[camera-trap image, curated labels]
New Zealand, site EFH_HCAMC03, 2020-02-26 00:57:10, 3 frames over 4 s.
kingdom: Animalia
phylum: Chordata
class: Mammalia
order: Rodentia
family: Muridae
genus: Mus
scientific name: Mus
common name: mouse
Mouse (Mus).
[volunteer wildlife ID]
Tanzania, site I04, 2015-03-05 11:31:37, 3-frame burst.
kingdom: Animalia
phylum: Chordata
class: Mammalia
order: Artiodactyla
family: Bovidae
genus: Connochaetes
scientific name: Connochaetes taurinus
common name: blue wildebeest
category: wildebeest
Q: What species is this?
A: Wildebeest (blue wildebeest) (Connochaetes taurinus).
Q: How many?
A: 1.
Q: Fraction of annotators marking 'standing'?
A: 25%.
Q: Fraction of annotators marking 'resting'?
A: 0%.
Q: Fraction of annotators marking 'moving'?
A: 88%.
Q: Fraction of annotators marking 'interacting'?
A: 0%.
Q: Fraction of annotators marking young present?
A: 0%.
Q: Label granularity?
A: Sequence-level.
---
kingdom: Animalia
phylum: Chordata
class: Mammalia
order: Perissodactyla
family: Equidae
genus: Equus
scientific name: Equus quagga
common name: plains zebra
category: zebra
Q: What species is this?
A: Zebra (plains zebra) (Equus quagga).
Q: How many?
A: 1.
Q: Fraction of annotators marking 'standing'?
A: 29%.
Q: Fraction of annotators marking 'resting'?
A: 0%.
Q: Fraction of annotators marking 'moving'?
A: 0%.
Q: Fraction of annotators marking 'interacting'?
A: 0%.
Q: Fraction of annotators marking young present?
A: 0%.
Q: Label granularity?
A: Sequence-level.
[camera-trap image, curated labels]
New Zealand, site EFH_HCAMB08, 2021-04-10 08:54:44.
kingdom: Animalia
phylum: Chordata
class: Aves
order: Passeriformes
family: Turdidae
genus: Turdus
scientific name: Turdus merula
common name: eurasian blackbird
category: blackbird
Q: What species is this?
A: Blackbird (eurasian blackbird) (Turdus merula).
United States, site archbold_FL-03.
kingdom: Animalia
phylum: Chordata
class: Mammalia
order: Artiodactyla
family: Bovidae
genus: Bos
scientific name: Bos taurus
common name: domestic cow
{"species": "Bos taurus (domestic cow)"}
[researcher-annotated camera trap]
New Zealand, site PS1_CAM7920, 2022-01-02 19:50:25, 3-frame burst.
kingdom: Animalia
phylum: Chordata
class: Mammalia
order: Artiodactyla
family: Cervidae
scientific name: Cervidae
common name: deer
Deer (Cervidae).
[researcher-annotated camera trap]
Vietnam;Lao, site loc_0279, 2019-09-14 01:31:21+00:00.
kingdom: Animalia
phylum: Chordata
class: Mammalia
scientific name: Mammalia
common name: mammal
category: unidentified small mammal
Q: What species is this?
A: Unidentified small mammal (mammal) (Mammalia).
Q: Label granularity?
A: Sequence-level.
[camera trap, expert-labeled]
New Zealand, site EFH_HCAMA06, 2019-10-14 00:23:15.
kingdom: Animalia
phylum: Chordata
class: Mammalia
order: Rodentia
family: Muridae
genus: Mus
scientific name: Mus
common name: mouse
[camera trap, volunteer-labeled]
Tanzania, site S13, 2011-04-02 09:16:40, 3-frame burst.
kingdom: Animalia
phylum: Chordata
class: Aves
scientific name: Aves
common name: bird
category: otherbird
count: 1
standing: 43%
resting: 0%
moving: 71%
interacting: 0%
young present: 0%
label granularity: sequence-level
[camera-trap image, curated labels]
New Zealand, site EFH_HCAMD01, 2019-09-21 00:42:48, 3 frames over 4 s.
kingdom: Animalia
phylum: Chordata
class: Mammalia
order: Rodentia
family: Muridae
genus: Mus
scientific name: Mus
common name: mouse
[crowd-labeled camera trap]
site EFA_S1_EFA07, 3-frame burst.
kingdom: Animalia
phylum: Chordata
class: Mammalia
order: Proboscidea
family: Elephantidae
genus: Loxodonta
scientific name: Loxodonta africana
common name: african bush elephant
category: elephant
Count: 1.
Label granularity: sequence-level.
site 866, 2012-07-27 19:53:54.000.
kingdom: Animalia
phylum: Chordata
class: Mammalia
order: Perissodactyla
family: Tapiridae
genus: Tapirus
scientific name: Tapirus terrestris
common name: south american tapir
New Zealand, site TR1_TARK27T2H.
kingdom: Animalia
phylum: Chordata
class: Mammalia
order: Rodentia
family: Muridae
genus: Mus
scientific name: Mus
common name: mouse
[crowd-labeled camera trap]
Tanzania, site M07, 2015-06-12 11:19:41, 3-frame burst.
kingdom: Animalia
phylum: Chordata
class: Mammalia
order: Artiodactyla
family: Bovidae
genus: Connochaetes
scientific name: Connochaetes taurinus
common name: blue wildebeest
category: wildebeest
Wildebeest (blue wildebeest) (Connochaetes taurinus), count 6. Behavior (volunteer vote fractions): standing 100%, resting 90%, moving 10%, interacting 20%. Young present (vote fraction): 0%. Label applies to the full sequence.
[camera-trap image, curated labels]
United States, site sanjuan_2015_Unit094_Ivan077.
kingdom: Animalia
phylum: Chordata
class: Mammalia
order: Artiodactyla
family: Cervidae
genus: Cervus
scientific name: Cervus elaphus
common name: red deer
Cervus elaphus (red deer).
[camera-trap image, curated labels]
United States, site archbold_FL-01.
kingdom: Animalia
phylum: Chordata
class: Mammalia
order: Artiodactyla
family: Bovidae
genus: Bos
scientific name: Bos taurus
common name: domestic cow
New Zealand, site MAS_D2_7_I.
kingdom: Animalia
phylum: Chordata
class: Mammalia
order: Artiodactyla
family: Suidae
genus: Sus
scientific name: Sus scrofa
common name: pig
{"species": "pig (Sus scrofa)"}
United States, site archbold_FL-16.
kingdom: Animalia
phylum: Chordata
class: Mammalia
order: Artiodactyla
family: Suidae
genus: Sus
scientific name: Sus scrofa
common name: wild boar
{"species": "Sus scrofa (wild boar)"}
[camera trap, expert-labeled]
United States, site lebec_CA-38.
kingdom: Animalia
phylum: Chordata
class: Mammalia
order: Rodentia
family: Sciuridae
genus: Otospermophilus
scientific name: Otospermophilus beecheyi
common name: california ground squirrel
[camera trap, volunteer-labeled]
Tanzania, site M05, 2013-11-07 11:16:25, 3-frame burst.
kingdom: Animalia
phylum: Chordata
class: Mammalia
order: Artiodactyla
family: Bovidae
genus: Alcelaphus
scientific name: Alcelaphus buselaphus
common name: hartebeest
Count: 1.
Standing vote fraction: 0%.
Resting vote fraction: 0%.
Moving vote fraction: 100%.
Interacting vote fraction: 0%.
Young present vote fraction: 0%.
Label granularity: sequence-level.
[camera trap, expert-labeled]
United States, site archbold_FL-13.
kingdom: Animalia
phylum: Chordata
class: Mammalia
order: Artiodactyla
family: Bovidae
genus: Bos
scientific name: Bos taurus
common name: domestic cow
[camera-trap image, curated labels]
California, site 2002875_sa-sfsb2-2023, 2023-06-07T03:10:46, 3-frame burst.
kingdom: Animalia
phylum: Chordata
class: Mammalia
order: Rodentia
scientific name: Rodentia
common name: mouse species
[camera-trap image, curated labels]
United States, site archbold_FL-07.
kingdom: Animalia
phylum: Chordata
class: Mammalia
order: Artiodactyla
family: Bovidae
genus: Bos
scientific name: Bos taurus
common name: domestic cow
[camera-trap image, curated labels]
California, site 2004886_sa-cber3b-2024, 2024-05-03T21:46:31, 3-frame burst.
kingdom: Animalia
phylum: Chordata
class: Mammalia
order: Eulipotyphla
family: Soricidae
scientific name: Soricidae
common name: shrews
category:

> [Instructions to follow]:
In the listing above, find each line with the word "Tanzania" and return it.

> [Answer below]:
Tanzania, site I04, 2015-03-05 11:31:37, 3-frame burst.
Tanzania, site S13, 2011-04-02 09:16:40, 3-frame burst.
Tanzania, site M07, 2015-06-12 11:19:41, 3-frame burst.
Tanzania, site M05, 2013-11-07 11:16:25, 3-frame burst.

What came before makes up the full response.